Vesicle trafficking maintains nuclear shape in Saccharomyces cerevisiae during membrane proliferation

Abstract

The parameters that control nuclear size and shape are poorly understood. In yeast, unregulated membrane proliferation, caused by deletion of the phospholipid biosynthesis inhibitor SPO7, leads to a single nuclear envelope "flare" that protrudes into the cytoplasm. This flare is always associated with the asymmetrically localized nucleolus, which suggests that the site of membrane expansion is spatially confined by an unknown mechanism. Here we show that in spo7Δ cells, mutations in vesicle-trafficking genes lead to multiple flares around the entire nucleus. These mutations also alter the distribution of small nucleolar RNA-associated nucleolar proteins independently of their effect on nuclear shape. Both single- and multi-flared nuclei have increased nuclear envelope surface area, yet they maintain the same nuclear/cell volume ratio as wild-type cells. These data suggest that, upon membrane expansion, the spatial confinement of the single nuclear flare is dependent on vesicle trafficking. Moreover, flares may facilitate maintenance of a constant nuclear/cell volume ratio in the face of altered membrane proliferation.

Figure 1.

ARL1 and SYS1 affect nuclear morphology in spo7Δ cells. (A) The flare phenotype in spo7Δ cells. Images of fixed wild-type cells (WT) and spo7Δ cells are shown. The flare in spo7Δ cells is marked with an arrow. The NE is identified by the nucleoporin Nup49p fused to GFP (Nup49p-GFP); the nucleolus is identified by the nucleolar protein Nsr1p fused to mCherry red fluorescent protein (Nsr1p-CR); the DNA is stained with DAPI. (B) Diagram of the yeast nucleus showing the NE (green), the nucleolus (red), and the DNA (blue) in wild-type and spo7Δ cells, and hypothetical nuclear phenotypes that would result from a mutation leading to a multi-flare phenotype with (right) or without (left) loss of DNA tethering to the NE. (C) Nuclear phenotype of strain MWY254, carrying a mutation that is synthetically lethal with spo7Δ, observed after a 2-h temperature shift to 37°C. Nuclear morphology was assessed with the nucleoplasmic protein Pus1p fused to GFP (GFP-Pus1p).

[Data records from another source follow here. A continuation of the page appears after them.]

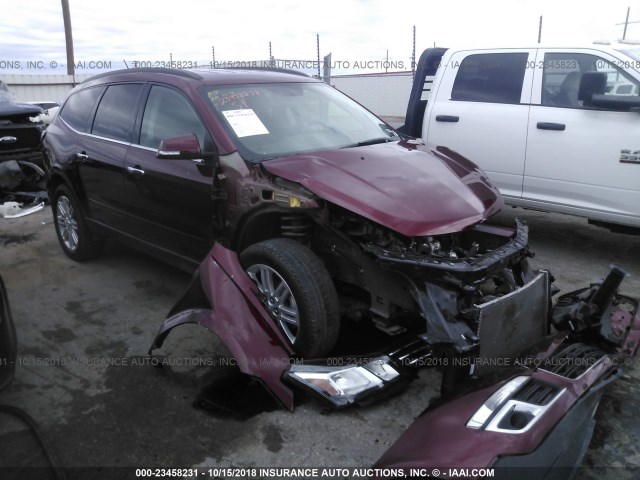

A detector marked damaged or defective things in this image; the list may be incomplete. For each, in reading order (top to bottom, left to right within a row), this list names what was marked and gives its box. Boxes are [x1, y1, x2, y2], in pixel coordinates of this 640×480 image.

crumpled hood [262, 142, 502, 237]
damaged fender [149, 244, 296, 408]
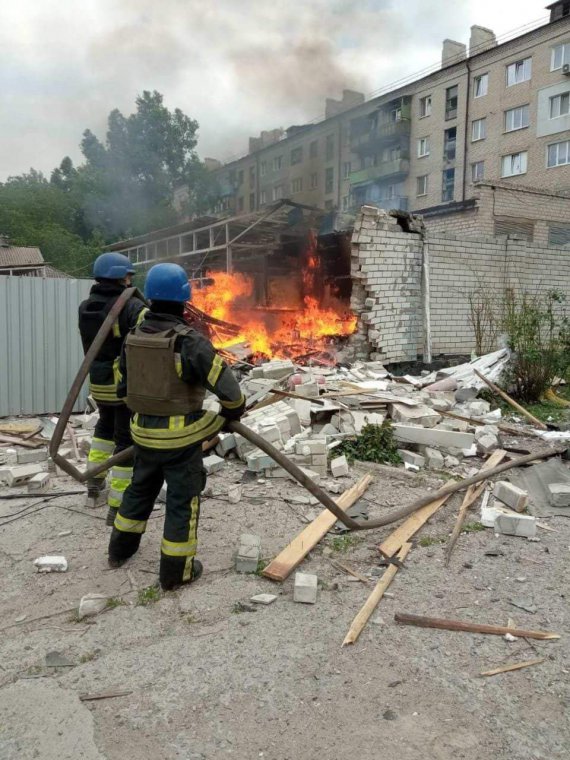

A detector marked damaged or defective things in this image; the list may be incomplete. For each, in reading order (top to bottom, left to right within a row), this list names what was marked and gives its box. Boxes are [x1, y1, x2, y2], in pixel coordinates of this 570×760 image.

broken concrete block [388, 404, 442, 428]
broken concrete block [390, 424, 474, 448]
broken concrete block [6, 464, 47, 486]
broken concrete block [16, 448, 48, 466]
broken concrete block [26, 472, 50, 496]
broken concrete block [202, 454, 224, 472]
broken concrete block [328, 454, 346, 478]
broken concrete block [398, 448, 424, 466]
broken concrete block [422, 446, 444, 470]
broken concrete block [490, 480, 524, 510]
broken concrete block [544, 484, 568, 508]
broken concrete block [490, 512, 536, 536]
broken concrete block [33, 556, 67, 572]
broken concrete block [234, 536, 260, 568]
broken concrete block [290, 568, 318, 604]
broken concrete block [77, 592, 107, 620]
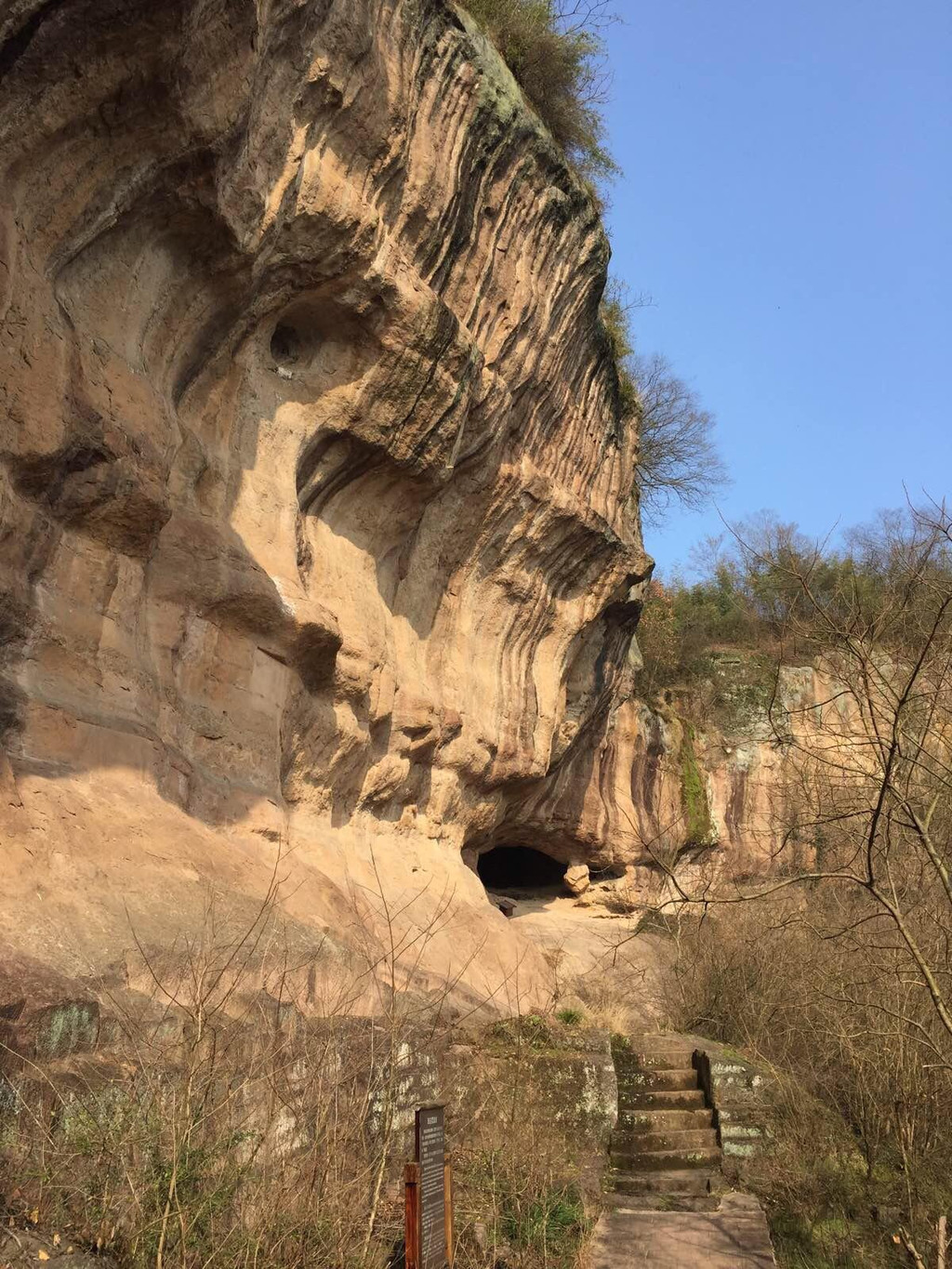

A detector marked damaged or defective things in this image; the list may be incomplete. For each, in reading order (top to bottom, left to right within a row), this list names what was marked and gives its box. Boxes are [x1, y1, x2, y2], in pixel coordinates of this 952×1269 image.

rusty metal sign post [405, 1101, 454, 1269]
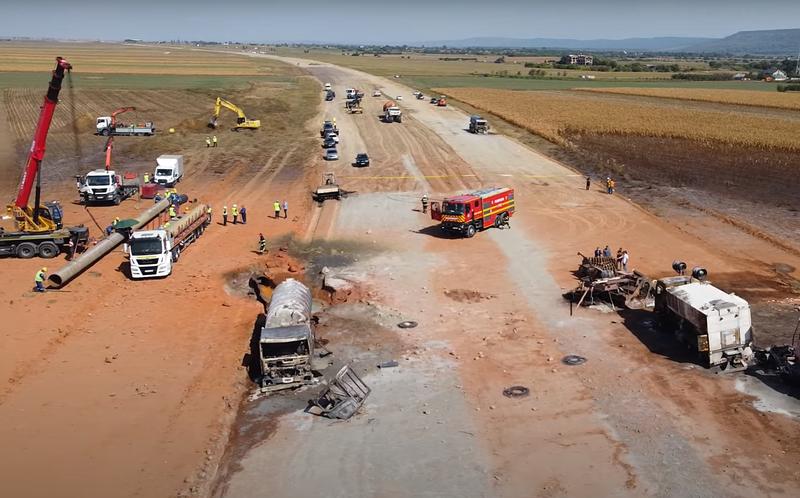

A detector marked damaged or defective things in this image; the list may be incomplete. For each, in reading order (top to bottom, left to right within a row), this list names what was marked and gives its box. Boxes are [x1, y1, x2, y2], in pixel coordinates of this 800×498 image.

charred truck cab [428, 187, 516, 237]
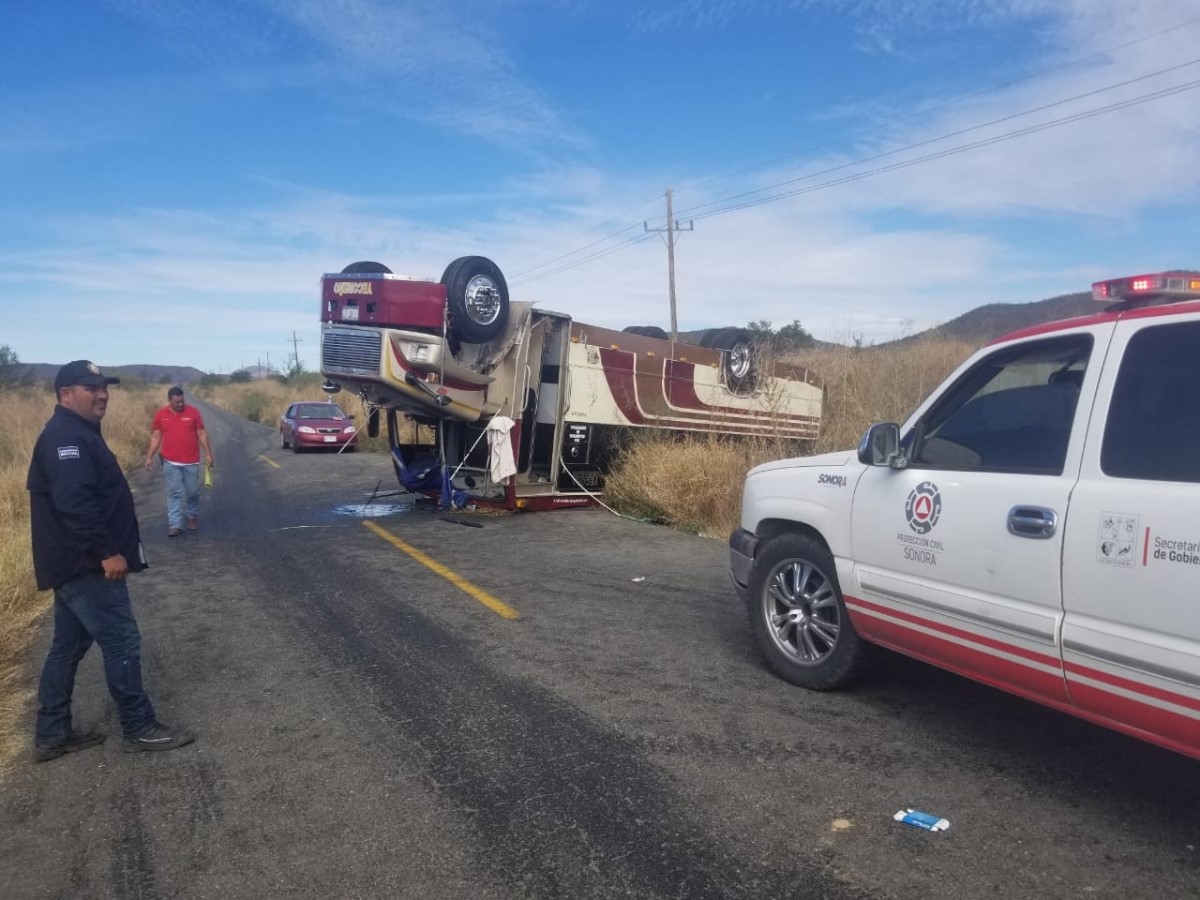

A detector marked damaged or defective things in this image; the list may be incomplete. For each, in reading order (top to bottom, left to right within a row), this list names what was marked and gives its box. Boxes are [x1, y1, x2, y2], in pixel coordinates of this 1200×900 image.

overturned bus [319, 256, 825, 511]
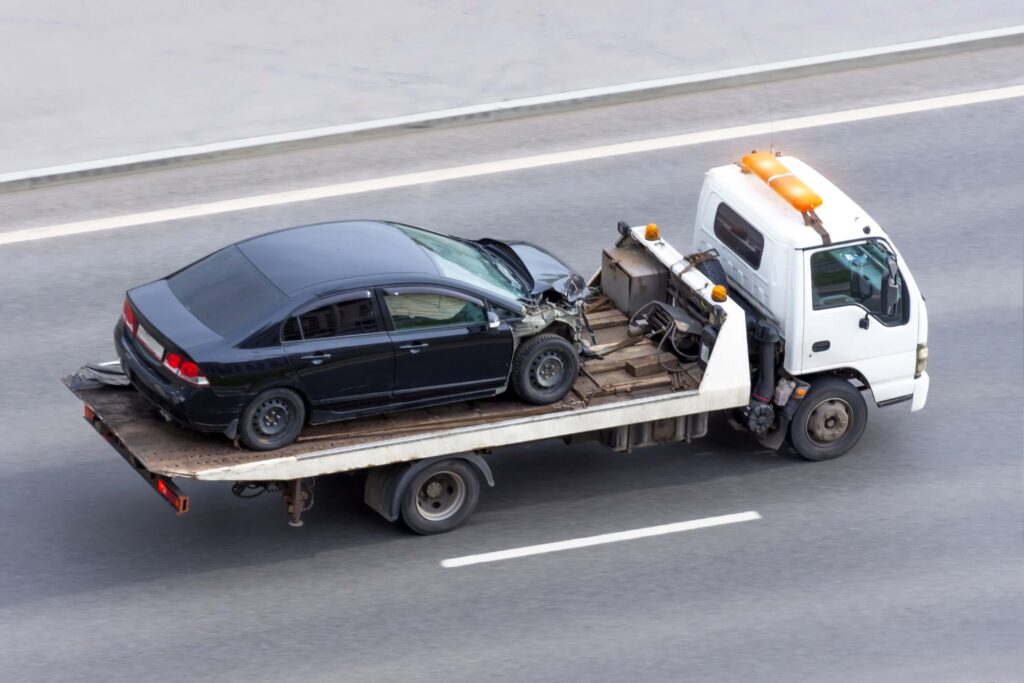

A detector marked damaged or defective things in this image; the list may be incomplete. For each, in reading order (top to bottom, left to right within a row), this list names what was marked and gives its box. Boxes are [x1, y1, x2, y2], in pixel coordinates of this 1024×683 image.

wrecked black sedan [115, 222, 588, 452]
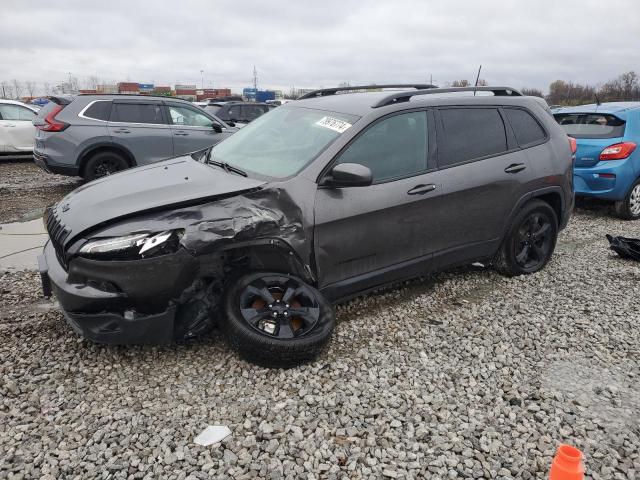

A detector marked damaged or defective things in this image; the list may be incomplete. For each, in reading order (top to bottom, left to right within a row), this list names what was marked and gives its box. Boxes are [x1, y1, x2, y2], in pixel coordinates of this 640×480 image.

exposed wheel well [79, 146, 136, 178]
broken headlight [77, 231, 184, 260]
crumpled hood [49, 156, 264, 242]
damaged gray suv [38, 86, 576, 366]
damaged front bumper [38, 242, 199, 344]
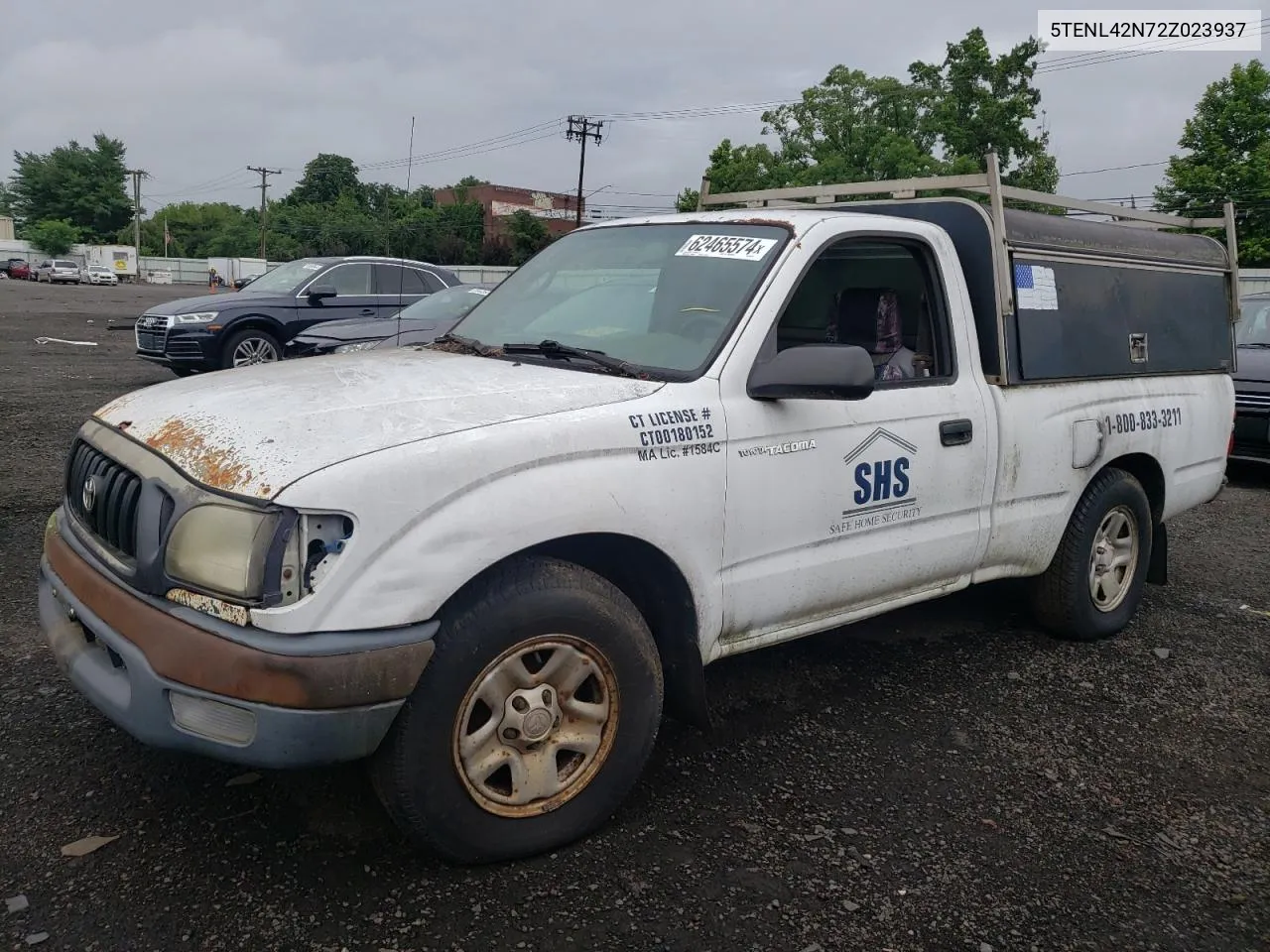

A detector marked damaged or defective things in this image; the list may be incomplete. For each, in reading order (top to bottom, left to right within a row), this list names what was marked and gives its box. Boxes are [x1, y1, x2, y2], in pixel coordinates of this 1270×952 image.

rust damage [143, 416, 260, 494]
rusty hood [91, 347, 667, 498]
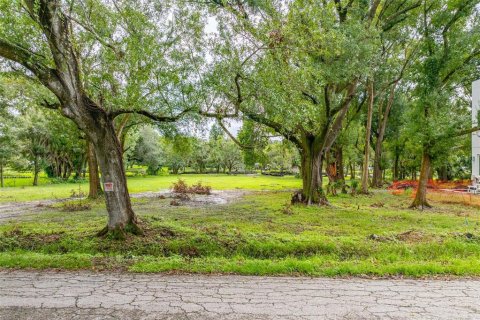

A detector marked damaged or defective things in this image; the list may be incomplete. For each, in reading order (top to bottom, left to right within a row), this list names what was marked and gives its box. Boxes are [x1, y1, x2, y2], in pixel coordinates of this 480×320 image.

cracked pavement [0, 270, 480, 320]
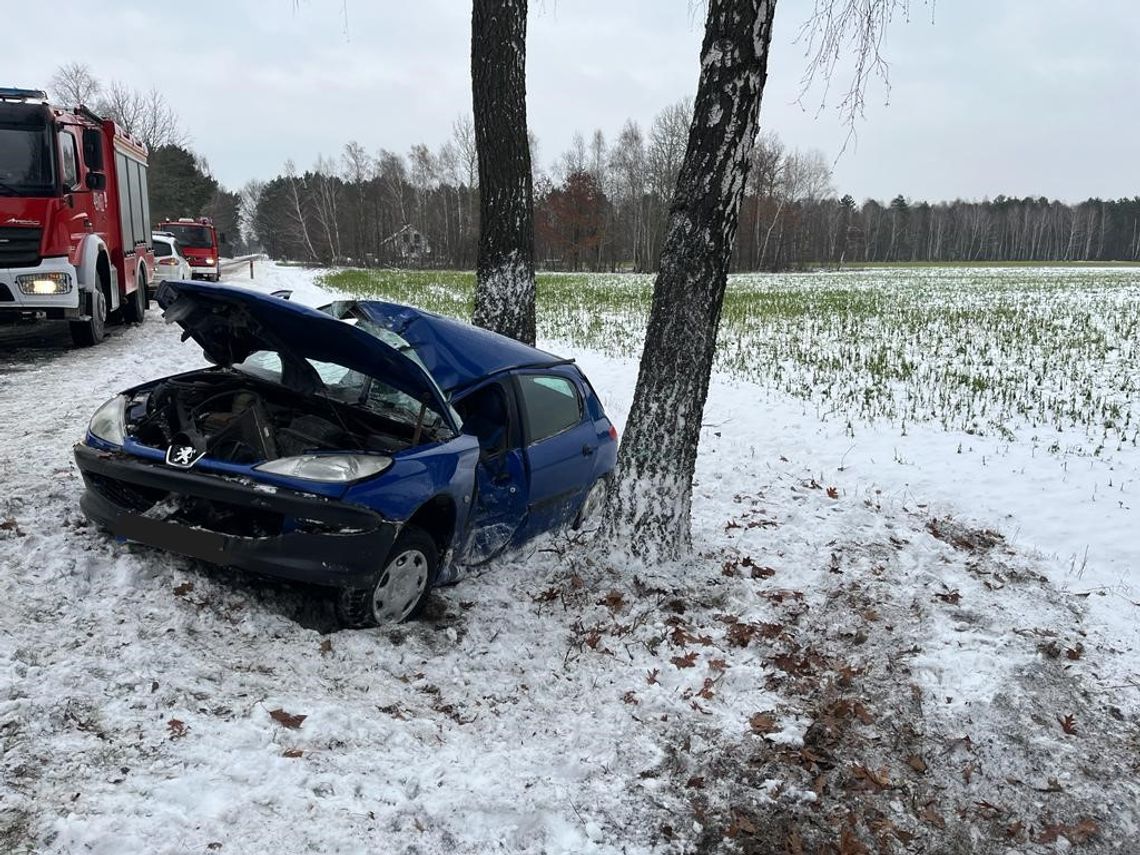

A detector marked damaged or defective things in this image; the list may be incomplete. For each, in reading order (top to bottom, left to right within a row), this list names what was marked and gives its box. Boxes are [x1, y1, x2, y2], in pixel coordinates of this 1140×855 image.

crumpled front bumper [73, 442, 394, 588]
car damage [74, 280, 616, 628]
crashed car [75, 284, 616, 624]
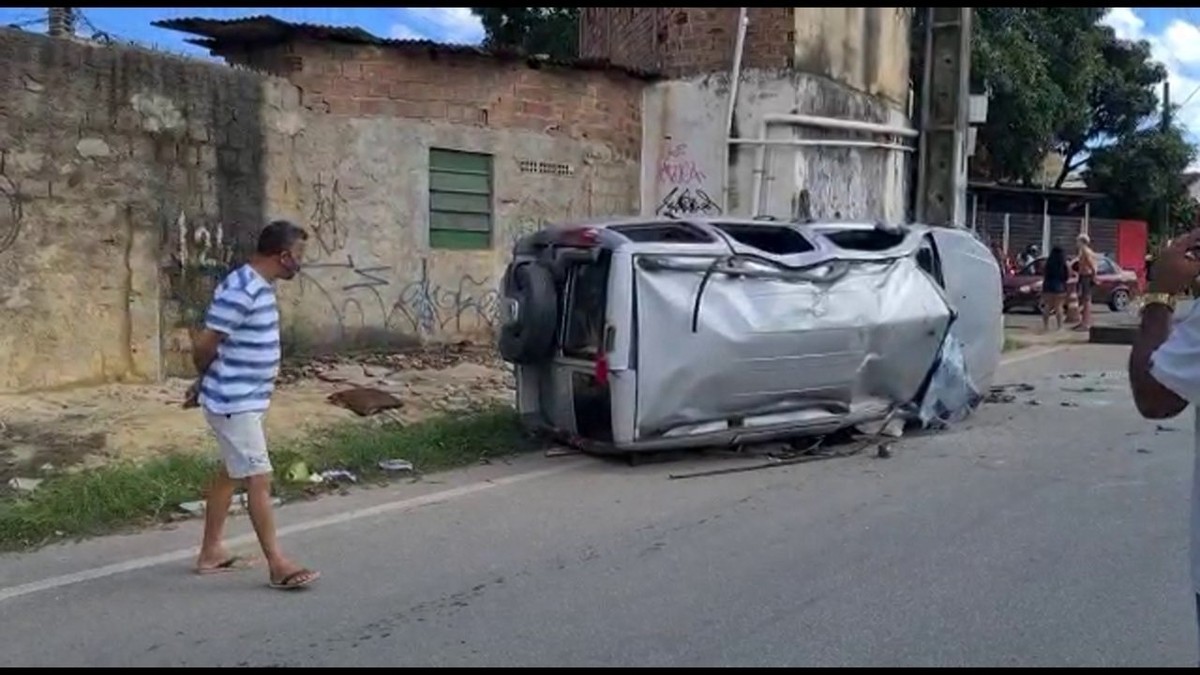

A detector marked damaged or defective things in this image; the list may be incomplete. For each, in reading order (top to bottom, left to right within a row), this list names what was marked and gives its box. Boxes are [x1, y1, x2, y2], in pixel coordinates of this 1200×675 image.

overturned silver vehicle [496, 217, 1004, 456]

For comparison to nuclei of wild-type and spo7^ts cells, see D or F. (D) Nuclear phenotypes by GFP-Pus1p, associated with arl1Δ and sys1Δ mutations, alone or in combination with spo7^ts, after a 2-h temperature shift to 37°C. (E) Three-dimensional reconstruction of nuclei from arl1Δ (top left), spo7^ts (top right), and two arl1 spo7^ts (bottom) cells. Cells were shifted to 37°C for 2 h. (F) Spatial distribution of chromatin in wild-type, arl1Δ, spo7^ts, and arl1Δ spo7^ts strains. Chromatin is visualized by the histone H2B fused to mCherry (Htb2p-CR), and nuclear morphology is detected by GFP-Pus1p. Cells were shifted to 37°C for 2 h. Bars: (A, C, D, and F) 2 µm; (E) 1 µm.

Figure 2.

arl1Δ spo7^ts cells with multi-flared nuclei can recover and divide. 1-h time points of live arl1Δ spo7^ts cells grown at 30°C after a 3-h temperature shift to 37°C. Three-dimensional reconstructions of nuclei (with GFP-Pus1) are overlaid on corresponding phase images of cells. (A) A cell with a multi-flared nucleus at t₀ divides over the 5-h time course. Mother and daughter cells are seen at the 5-h time point, each with its individual nucleus. (B) A cell with a multi-flared nucleus at t₀ does not divide, but undergoes dynamic shape changes. Bars, 2 µm.

Figure 3.

Deleting ARL1 causes the coalescence of Nsr1p-CR to a single focus but does not affect overall nucleolar structure. (A) spo7^ts cells, with and without ARL1, were fixed either before (left) or after a 3-h temperature shift to 37°C (right), then examined for nuclear morphology (with GFP-Pus1p) and Nsr1p-CR distribution. Arrows show examples of Nsr1p-CR in single flares; the arrowhead shows an example of focal Nsr1p-CR. (B) Wild-type (WT) and arl1Δ strains were treated the same as in A. Arrows show examples of Nsr1p-CR in crescent form; the arrowhead shows an example of focal Nsr1p-CR. (C) Electron micrographs of wild-type and arl1Δ cells fixed after a 2-h temperature shift to 37°C. Nucleoli (labeled with asterisks) are the darker, more electron-dense regions within the nuclei (N). Bars, 2 µm.